The philosophy that Jordan coaches with regarding defense, the way he's treated Holiday, his asinine rotations and treatment of Elton Brand are more detrimental to the team than his idiotic attempt to institute an offensive system without having the right pieces to do so

The chemistry seems fine to me when either Jrue or AI3 is running the point.

Chemistry is also a function of a mismatched, random rotation involving units and players who don't necessarily play much together in a given role playing in a brand new system that is being half-scrapped anyway.

Isiah Thomas was one of the best point guards EVER.

Don't compare Iggy to Isiah. If Iggy was as good as Isiah his contract would be a bargain. I love him and he tries hard on an awful team, but he just isn't THE guy. He is a good building block, but he is the wrong one to start with. We forgot to get a Superstar foundation to put up our Iggy walls upon.

We don't have a Superstar, that is why our team is ass. It's that simple. Iggy is the ultimate second banana and Brand is a second banana now too.

Until the team stumbles upon a superstar (the draft would be the easiest way AKA John Wall, no one is coming here no matter how much the management can shill out with the roster/situation right now) it will continue to tread water.

The GM and Coach both need to go, and we need to tank it up. Ideally Brand would get moved with Thad,Dalembert with Williams, and we'd keep Iggy/Jrue/Spieghts.

Even then I'd still like to see Iggy's contract off the books because it's going to be BAD when the restructure the salaries situation.

Collected data entries:
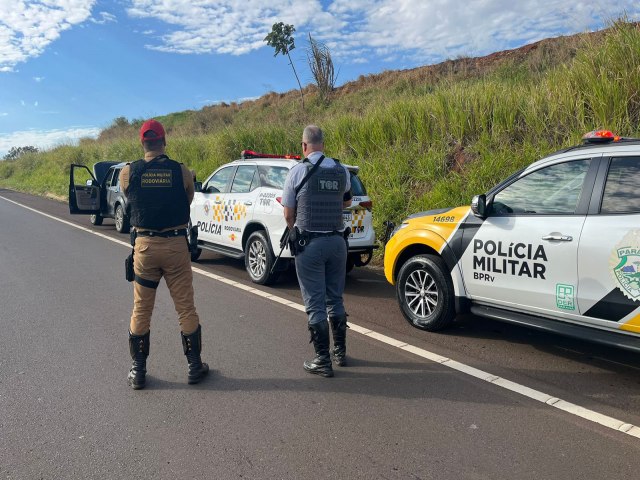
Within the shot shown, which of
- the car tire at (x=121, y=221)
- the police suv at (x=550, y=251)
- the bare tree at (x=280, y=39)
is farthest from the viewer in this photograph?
the bare tree at (x=280, y=39)

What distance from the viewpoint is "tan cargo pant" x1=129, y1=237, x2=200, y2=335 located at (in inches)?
160

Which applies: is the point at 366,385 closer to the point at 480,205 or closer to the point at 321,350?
the point at 321,350

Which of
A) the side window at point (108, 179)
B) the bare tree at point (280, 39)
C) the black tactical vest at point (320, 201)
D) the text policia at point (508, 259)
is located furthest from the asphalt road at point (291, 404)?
the bare tree at point (280, 39)

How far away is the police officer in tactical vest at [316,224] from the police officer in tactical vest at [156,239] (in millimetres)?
881

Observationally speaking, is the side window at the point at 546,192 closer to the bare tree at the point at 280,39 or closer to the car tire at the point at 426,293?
the car tire at the point at 426,293

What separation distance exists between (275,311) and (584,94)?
6547 millimetres

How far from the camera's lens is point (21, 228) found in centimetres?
1350

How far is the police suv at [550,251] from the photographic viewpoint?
151 inches

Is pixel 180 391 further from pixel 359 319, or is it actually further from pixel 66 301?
pixel 66 301

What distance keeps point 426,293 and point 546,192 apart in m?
1.58

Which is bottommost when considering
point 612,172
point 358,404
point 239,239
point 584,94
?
point 358,404

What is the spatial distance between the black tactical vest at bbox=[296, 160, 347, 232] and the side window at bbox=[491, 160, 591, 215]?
158 cm

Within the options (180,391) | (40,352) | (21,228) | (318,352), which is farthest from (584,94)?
(21,228)

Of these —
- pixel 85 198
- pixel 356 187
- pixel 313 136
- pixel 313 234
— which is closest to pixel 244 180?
pixel 356 187
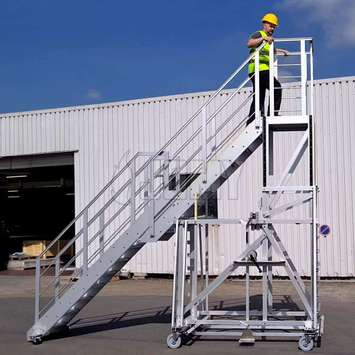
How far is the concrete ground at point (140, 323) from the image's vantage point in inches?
428

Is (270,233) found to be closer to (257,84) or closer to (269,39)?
(257,84)

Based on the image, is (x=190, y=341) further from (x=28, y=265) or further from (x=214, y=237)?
(x=28, y=265)

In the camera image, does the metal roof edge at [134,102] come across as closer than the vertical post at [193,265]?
No

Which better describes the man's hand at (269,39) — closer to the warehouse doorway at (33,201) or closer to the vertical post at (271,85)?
the vertical post at (271,85)

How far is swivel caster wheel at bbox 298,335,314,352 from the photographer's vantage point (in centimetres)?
1047

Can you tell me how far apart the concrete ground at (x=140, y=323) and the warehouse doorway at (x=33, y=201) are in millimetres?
6935

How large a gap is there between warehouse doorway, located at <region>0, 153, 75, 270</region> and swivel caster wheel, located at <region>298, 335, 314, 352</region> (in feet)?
55.7

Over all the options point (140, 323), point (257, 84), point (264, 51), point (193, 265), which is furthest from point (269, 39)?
point (140, 323)

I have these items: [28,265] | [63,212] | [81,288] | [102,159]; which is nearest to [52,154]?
[102,159]

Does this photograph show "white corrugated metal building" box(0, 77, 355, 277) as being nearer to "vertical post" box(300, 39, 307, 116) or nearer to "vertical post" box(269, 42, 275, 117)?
"vertical post" box(300, 39, 307, 116)

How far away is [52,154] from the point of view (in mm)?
26156

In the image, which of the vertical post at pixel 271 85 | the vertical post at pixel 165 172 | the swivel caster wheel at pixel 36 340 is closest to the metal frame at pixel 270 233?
the vertical post at pixel 271 85

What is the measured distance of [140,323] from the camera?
13.6 metres

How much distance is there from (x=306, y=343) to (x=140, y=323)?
4.28m
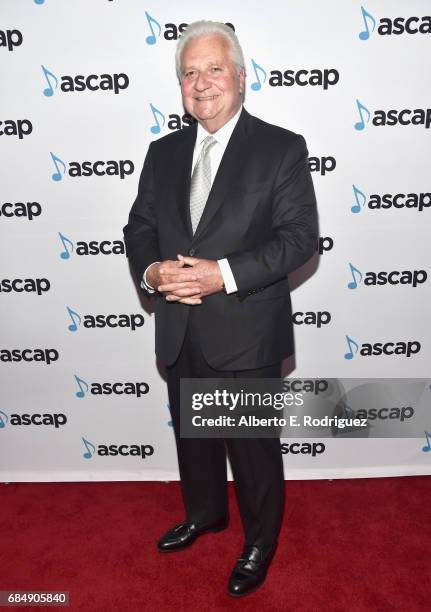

**Complete the following:**
1 – According to the commentary on the team, which players would ideally be moved? List each one.
2 – Extract each line of the records that contains the string "found".
The text and the records bear no relation to each other.

**Expected answers:**
1 – Brand, Thad, Dalembert, Williams

2 –
How far from the camera's lens is point (21, 228) found in centimetres?
Is (270,233) found to be closer to (257,84) or closer to (269,39)?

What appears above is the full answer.